Know the value of the mercy and grace you have been given. God does not want anyone to perish (2 Pet. 3:9). Yet, He is a consuming fire of righteousness (Heb. 12:28-29). He will eventually cast out the unsaved who rebel against His Law (Ps. 5:10; Ezek. 20:38). The penalty for coveting is also death (Jam. 1:14-15; Heb. 10:28). A coveter who has not repented and accepted Jesus as Lord and Savior is not only cursed to struggle and lead a life of desperation, that person is also disqualified from entering heaven: “[N]or the covetous, nor drunkards, nor revilers, nor swindlers, will inherit the kingdom of God.” (1 Cor. 6:9-10). “For this you know with certainty, that no immoral or impure person or covetous man, who is an idolater, has an inheritance in the kingdom of Christ and God.” (Eph. 5:5; Rev. 2:14; 2:20). Are you warning others of the need to repent?
Entire nations will one day be judged for their covetousness. Just as God judged Achan’s entire family for his sins, entire cities or nations will face God’s judgment for their covetousness: “And they threw dust on their heads and were crying out, weeping and mourning, saying, ‘Woe, woe, the great city, in which all who had ships at sea became rich by her wealth, for in one hour she has been laid waste!’” (Rev. 18:19). Are you praying for America to repent of its culture of covetousness and return back to God?

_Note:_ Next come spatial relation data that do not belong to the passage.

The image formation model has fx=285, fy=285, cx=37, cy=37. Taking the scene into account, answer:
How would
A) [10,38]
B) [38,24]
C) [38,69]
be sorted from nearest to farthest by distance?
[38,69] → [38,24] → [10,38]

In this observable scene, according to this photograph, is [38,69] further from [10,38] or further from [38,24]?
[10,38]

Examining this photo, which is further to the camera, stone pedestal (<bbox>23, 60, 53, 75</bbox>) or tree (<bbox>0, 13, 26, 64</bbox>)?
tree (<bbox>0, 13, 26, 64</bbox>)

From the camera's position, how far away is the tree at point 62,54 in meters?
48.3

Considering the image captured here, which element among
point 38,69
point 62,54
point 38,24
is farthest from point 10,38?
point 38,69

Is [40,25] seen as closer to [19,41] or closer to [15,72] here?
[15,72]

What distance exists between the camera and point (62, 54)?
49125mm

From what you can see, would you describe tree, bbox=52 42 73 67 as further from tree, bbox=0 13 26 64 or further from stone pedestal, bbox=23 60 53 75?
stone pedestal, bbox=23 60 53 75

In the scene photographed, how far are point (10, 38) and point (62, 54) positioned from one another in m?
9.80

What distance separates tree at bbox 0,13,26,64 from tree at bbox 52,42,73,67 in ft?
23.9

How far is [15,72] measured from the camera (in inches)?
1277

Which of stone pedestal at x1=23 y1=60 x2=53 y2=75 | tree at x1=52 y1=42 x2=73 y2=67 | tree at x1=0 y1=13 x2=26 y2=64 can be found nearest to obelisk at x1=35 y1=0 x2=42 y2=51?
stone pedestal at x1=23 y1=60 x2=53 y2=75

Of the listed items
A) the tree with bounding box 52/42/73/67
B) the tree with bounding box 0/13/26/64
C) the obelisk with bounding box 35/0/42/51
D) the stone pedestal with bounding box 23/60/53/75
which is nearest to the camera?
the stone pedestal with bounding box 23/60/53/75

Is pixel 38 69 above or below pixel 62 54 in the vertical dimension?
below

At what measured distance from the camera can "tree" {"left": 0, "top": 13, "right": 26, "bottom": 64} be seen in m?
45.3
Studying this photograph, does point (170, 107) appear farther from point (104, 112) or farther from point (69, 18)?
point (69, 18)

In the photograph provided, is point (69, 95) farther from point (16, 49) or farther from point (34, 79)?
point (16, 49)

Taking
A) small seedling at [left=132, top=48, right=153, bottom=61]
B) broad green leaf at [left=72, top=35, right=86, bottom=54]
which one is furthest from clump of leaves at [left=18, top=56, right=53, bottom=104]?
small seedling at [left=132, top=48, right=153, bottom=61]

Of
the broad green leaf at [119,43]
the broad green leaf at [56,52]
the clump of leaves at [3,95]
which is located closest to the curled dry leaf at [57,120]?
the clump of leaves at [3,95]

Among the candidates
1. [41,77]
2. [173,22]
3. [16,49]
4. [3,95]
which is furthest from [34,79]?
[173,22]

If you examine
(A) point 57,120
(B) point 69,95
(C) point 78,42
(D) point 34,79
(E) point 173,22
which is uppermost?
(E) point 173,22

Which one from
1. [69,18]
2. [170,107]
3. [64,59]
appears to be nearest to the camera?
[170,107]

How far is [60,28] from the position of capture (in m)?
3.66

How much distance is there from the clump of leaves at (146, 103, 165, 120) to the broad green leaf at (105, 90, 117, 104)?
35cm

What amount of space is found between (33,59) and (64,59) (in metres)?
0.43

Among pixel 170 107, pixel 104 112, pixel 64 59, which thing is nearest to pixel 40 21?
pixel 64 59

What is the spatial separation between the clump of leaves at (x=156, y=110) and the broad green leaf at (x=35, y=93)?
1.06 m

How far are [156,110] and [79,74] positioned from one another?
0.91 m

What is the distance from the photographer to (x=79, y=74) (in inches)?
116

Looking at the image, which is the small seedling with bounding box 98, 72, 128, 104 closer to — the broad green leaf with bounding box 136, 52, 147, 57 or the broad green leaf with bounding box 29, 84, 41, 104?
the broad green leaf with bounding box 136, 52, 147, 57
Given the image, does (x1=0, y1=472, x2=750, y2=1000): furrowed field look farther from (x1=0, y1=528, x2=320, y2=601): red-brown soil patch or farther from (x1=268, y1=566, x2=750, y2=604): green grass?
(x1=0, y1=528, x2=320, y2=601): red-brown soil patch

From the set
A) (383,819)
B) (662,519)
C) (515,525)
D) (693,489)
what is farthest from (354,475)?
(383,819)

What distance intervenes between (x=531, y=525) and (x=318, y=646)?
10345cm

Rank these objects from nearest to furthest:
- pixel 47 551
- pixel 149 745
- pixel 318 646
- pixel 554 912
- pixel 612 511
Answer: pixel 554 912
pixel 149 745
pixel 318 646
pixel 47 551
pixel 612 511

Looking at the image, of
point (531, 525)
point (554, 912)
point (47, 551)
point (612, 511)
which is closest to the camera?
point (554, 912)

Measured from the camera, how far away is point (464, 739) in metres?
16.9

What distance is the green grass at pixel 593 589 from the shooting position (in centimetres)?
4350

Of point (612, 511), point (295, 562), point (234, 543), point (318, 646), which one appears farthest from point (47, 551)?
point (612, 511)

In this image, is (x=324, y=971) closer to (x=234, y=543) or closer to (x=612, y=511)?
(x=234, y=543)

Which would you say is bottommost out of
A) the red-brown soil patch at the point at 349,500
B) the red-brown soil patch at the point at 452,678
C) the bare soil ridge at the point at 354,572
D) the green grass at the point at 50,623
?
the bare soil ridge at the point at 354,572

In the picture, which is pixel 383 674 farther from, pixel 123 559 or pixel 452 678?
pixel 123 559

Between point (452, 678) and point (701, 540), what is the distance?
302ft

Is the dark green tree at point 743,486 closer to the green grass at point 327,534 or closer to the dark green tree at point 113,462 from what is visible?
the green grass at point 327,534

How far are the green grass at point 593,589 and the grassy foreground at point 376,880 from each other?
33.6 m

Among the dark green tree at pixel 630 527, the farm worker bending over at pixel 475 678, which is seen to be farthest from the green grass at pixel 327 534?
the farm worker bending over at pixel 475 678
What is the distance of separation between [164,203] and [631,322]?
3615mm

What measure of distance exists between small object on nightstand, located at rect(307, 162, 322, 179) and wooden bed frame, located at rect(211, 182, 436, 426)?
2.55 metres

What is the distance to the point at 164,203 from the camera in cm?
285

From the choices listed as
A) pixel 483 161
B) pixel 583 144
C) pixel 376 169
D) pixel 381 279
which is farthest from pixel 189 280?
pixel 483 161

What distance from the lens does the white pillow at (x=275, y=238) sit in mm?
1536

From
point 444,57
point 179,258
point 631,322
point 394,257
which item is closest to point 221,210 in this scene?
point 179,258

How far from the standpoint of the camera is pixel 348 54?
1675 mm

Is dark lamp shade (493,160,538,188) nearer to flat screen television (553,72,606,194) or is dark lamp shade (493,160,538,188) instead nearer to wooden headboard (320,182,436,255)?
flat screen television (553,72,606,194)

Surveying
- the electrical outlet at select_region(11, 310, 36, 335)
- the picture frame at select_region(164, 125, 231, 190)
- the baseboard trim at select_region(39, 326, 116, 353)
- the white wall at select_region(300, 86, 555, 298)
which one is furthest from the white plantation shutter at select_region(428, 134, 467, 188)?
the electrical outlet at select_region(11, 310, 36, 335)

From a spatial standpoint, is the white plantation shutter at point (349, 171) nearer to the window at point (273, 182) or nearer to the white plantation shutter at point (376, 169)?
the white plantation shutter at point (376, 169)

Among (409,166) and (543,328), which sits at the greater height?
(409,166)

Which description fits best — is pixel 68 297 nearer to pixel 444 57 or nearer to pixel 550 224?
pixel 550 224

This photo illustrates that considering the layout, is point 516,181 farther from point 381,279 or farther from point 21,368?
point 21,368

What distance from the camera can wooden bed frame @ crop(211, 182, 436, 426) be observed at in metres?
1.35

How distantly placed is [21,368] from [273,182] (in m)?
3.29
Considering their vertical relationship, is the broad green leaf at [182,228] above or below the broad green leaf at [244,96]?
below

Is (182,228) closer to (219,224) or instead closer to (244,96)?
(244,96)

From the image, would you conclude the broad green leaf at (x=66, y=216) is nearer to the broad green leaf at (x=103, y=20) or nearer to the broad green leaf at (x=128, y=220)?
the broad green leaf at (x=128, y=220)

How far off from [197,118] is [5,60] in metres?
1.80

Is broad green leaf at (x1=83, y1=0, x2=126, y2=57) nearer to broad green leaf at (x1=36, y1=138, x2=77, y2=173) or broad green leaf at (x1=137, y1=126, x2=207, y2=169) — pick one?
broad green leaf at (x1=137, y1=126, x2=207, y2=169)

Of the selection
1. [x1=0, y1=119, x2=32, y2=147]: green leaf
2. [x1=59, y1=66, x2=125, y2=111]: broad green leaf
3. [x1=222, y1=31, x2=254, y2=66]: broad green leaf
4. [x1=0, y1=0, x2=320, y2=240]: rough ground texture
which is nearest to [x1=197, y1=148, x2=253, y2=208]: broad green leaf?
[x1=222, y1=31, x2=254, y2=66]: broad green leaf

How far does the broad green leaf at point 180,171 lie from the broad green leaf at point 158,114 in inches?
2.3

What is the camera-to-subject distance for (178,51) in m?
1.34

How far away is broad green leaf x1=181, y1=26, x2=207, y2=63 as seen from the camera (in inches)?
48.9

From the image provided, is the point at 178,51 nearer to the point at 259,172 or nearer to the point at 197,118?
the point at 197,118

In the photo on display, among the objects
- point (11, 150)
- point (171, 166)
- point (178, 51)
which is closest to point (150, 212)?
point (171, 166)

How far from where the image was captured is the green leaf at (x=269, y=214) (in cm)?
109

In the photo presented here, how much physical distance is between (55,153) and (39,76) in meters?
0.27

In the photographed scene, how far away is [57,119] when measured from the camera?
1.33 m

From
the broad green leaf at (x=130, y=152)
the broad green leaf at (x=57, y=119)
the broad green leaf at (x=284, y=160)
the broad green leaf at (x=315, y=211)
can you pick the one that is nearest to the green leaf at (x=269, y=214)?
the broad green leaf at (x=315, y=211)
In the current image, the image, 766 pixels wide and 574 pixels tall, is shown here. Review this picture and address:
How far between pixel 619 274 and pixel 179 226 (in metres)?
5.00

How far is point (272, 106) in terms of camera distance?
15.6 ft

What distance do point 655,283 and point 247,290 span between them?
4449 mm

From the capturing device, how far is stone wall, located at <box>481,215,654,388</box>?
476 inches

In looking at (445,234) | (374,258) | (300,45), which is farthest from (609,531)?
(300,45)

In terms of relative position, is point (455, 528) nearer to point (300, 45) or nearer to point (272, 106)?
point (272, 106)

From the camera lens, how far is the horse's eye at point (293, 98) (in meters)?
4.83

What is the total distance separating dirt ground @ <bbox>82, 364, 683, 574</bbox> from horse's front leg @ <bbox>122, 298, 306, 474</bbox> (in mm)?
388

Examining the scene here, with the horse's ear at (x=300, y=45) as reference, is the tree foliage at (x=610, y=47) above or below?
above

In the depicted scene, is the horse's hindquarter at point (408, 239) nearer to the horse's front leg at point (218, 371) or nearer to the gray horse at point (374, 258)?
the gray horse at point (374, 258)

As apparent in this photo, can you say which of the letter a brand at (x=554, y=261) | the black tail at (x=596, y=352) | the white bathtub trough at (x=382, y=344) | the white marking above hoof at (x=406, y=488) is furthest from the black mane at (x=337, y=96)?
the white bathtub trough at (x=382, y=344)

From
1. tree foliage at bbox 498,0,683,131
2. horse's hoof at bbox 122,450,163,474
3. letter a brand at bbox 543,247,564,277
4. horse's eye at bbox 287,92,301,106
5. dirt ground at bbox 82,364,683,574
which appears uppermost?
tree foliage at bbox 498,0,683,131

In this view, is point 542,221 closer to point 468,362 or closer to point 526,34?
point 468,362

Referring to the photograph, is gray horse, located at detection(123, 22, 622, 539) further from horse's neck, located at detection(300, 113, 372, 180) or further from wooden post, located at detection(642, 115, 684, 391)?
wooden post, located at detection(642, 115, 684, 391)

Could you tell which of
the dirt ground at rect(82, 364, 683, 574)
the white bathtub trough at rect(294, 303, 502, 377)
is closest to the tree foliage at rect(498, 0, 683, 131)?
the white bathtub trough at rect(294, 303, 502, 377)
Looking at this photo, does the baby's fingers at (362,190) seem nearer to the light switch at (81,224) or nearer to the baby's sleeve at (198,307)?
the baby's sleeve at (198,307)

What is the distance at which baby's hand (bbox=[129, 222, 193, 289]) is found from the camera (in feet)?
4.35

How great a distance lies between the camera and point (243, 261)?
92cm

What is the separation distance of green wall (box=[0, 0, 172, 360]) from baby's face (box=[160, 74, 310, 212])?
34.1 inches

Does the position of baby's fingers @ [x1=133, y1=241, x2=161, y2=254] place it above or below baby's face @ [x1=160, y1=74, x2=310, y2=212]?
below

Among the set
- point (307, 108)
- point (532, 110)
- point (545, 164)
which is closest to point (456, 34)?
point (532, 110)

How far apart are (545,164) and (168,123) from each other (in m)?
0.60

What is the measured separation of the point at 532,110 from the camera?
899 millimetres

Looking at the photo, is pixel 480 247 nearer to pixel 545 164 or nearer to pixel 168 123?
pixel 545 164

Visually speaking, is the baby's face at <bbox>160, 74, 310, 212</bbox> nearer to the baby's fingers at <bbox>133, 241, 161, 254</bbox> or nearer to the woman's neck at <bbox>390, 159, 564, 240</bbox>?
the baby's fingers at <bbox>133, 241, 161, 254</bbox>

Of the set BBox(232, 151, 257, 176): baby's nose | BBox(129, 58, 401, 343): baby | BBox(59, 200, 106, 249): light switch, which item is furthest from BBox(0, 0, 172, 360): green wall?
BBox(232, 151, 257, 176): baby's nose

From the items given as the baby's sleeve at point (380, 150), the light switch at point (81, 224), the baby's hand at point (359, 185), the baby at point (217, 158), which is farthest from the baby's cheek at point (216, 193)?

God can provide hope through Jesus where none exists. The valley of Achor is believed to be the modern “Buqei’ah Valley, approximately 8 miles west of Jericho. The changed name uses the Hebrew word “’kr”, which means “to bring disaster.” (Hess, p. 155). The Jews were forever reminded that that the coveting of one person brought disaster. God deals seriously with coveting, and those who embrace it face judgment. Yet, even for those caught in the sin of coveting, God promises a way out: “Then I will give her her vineyards from there, and the valley of Achor as a door of hope . . .” (Hos. 2:15). The hope that He provides is available only through Christ. Only through faith in Christ’s death on the cross is your salvation possible (Ro. 3:9-12; Gal. 2:16; 2:21; 3:23-24). If you know the price Christ paid for you, what are you doing to thank Him? (Ro. 12:1-2).